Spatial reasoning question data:
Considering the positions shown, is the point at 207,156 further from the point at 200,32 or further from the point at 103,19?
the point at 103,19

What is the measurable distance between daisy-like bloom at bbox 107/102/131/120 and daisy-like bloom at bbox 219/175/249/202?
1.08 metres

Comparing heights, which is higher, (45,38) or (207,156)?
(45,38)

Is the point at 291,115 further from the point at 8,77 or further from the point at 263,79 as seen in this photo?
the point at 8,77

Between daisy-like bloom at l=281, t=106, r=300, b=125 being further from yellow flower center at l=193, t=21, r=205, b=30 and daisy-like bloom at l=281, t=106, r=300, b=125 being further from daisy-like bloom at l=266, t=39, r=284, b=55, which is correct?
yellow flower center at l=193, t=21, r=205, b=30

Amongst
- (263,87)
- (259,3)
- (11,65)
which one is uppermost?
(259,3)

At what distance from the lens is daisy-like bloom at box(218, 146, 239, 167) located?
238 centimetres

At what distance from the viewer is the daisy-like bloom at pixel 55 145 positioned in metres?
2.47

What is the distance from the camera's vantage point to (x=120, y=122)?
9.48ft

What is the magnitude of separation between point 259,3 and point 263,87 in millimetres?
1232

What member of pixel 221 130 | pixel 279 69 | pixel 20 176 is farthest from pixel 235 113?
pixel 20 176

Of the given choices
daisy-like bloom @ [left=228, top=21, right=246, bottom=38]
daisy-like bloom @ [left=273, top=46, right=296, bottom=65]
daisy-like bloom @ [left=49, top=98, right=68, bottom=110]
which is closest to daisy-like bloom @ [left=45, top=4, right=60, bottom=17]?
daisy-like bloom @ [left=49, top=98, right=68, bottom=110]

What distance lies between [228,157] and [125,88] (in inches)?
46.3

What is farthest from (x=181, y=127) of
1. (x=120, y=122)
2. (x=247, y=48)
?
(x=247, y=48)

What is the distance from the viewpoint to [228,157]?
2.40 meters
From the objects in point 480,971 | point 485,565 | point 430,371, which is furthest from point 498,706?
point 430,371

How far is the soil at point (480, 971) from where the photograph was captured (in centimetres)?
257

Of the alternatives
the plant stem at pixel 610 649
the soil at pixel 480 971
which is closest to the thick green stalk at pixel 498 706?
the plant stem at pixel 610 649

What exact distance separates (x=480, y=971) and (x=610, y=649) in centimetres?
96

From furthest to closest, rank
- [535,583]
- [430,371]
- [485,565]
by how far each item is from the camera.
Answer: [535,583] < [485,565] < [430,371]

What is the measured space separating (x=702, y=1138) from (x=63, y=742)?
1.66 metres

WORK INSTRUCTIONS
Rewrite the lines from the one containing "Of the alternatives" through the one containing "Answer: [535,583] < [485,565] < [430,371]", inclusive, putting "main stalk" in place of "thick green stalk" and leaving everything else as it is.

EXPECTED ANSWER
Of the alternatives
the plant stem at pixel 610 649
the soil at pixel 480 971
which is closest to the main stalk at pixel 498 706?
the plant stem at pixel 610 649

What exact distance separates (x=480, y=971) and (x=610, y=649) in centimetres?
96

From furthest to closest, rank
- [535,583]
- [430,371]
- [485,565]
by how far each item is from the camera.
Answer: [535,583] < [485,565] < [430,371]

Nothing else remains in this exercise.